→ TASK REQUIREMENTS
Hunt for the word "scientific" across the entries below, copying each line that holds it.

(GIVEN INFORMATION Opens)

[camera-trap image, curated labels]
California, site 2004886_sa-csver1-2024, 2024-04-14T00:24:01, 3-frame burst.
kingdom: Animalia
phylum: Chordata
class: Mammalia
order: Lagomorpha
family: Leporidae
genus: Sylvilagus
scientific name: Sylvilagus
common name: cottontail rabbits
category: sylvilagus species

(GIVEN INFORMATION Closes)
(GIVEN INFORMATION Opens)

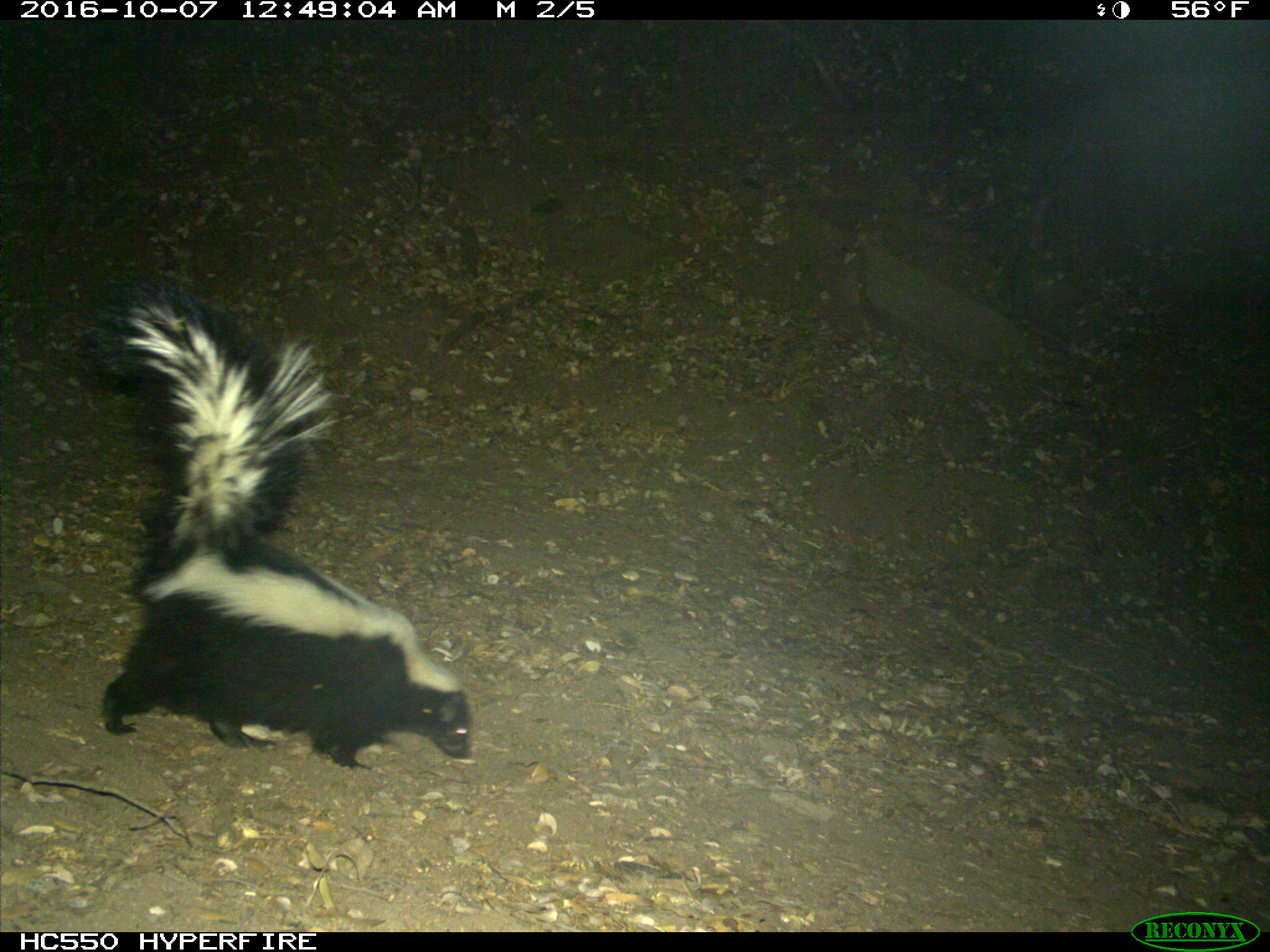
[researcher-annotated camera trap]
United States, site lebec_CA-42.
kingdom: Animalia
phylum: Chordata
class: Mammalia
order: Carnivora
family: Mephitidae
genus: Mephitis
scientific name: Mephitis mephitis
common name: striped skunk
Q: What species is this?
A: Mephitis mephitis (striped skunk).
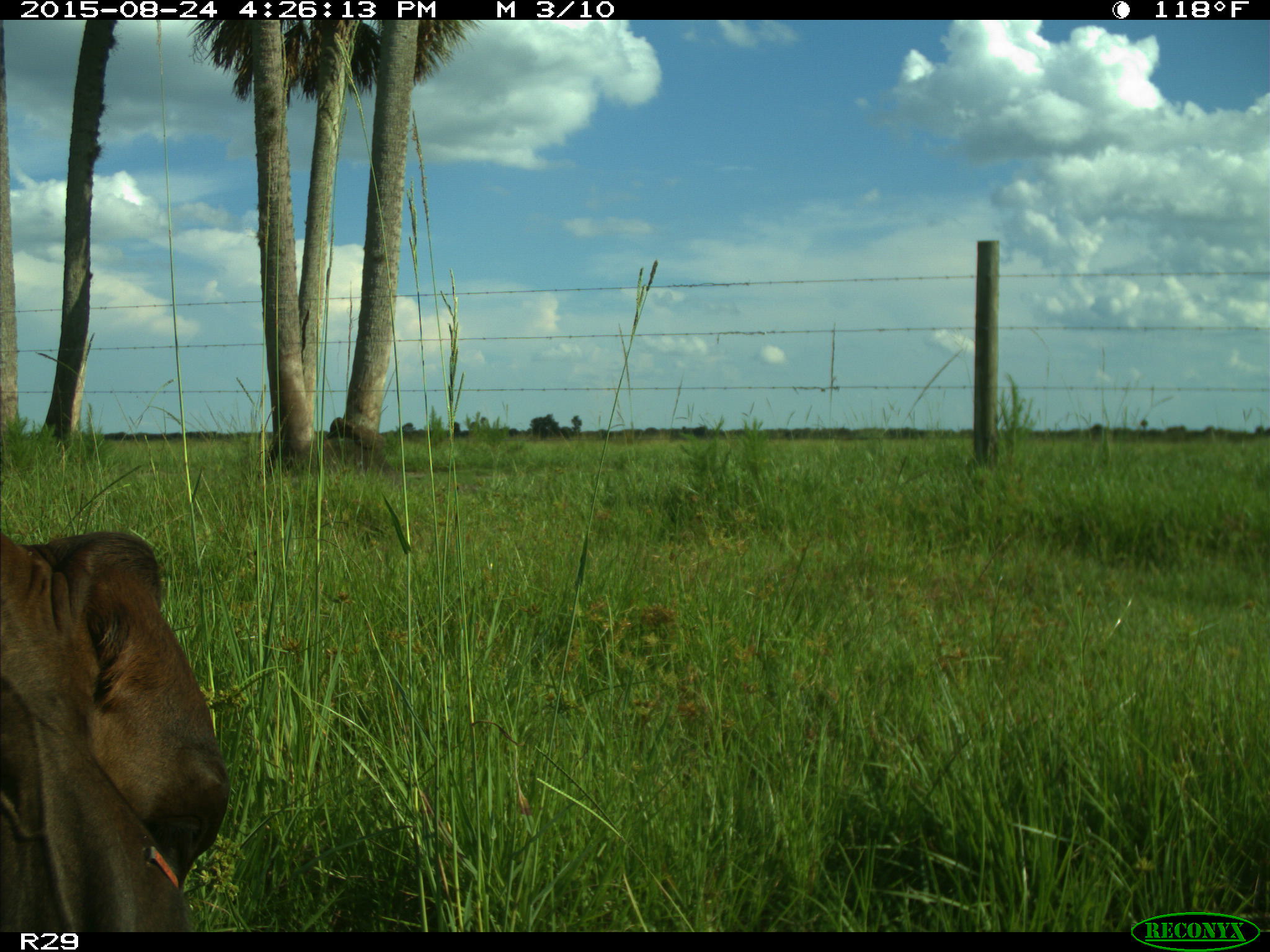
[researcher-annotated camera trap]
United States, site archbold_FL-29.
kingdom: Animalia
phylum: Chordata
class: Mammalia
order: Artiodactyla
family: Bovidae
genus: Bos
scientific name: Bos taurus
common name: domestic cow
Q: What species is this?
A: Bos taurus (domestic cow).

(GIVEN INFORMATION Closes)
(GIVEN INFORMATION Opens)

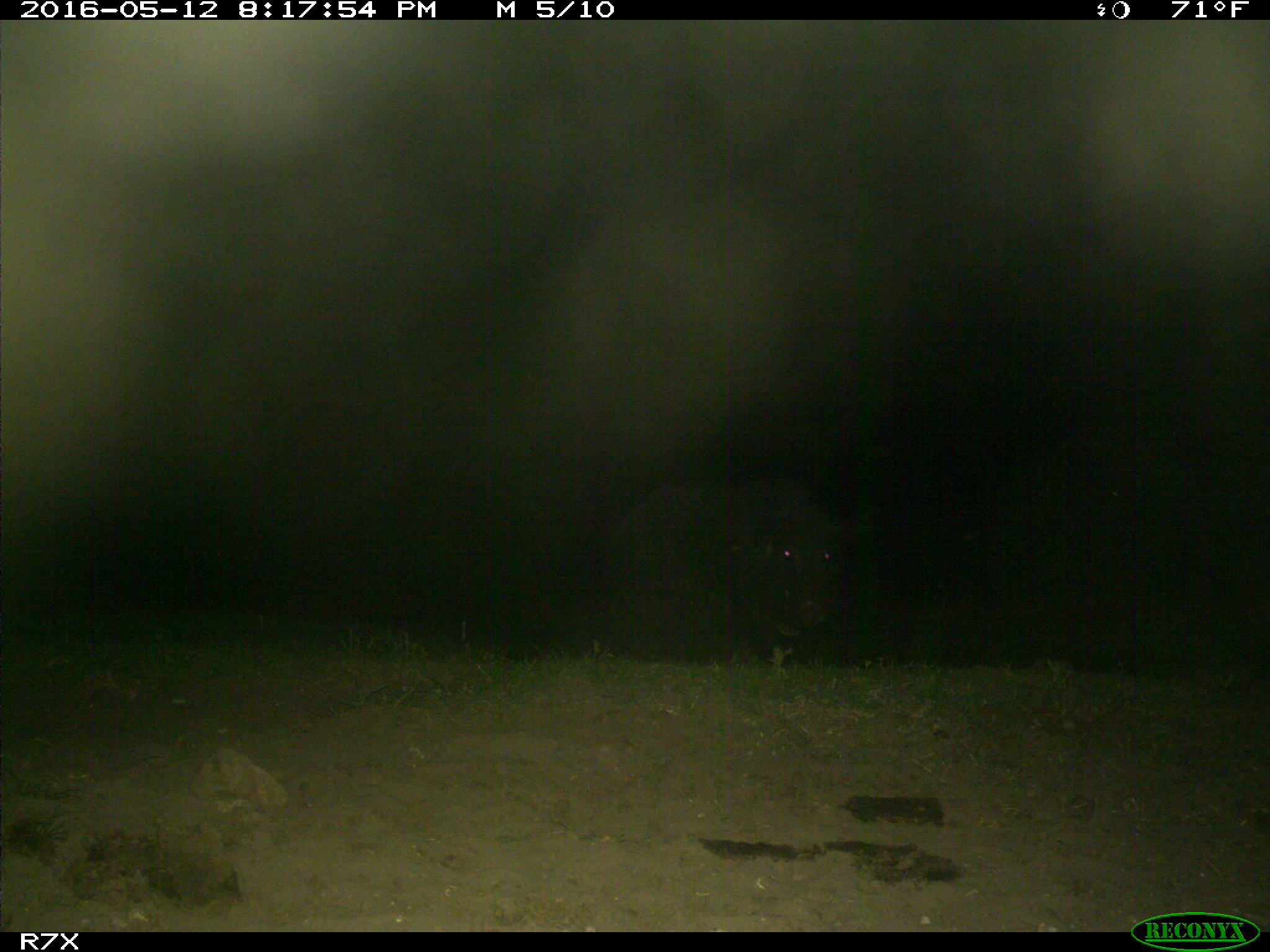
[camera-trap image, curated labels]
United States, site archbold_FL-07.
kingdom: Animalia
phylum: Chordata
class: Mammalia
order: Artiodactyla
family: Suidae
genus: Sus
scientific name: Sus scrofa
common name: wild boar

(GIVEN INFORMATION Closes)

→ RESULT
scientific name: Sylvilagus
scientific name: Mephitis mephitis
scientific name: Bos taurus
scientific name: Sus scrofa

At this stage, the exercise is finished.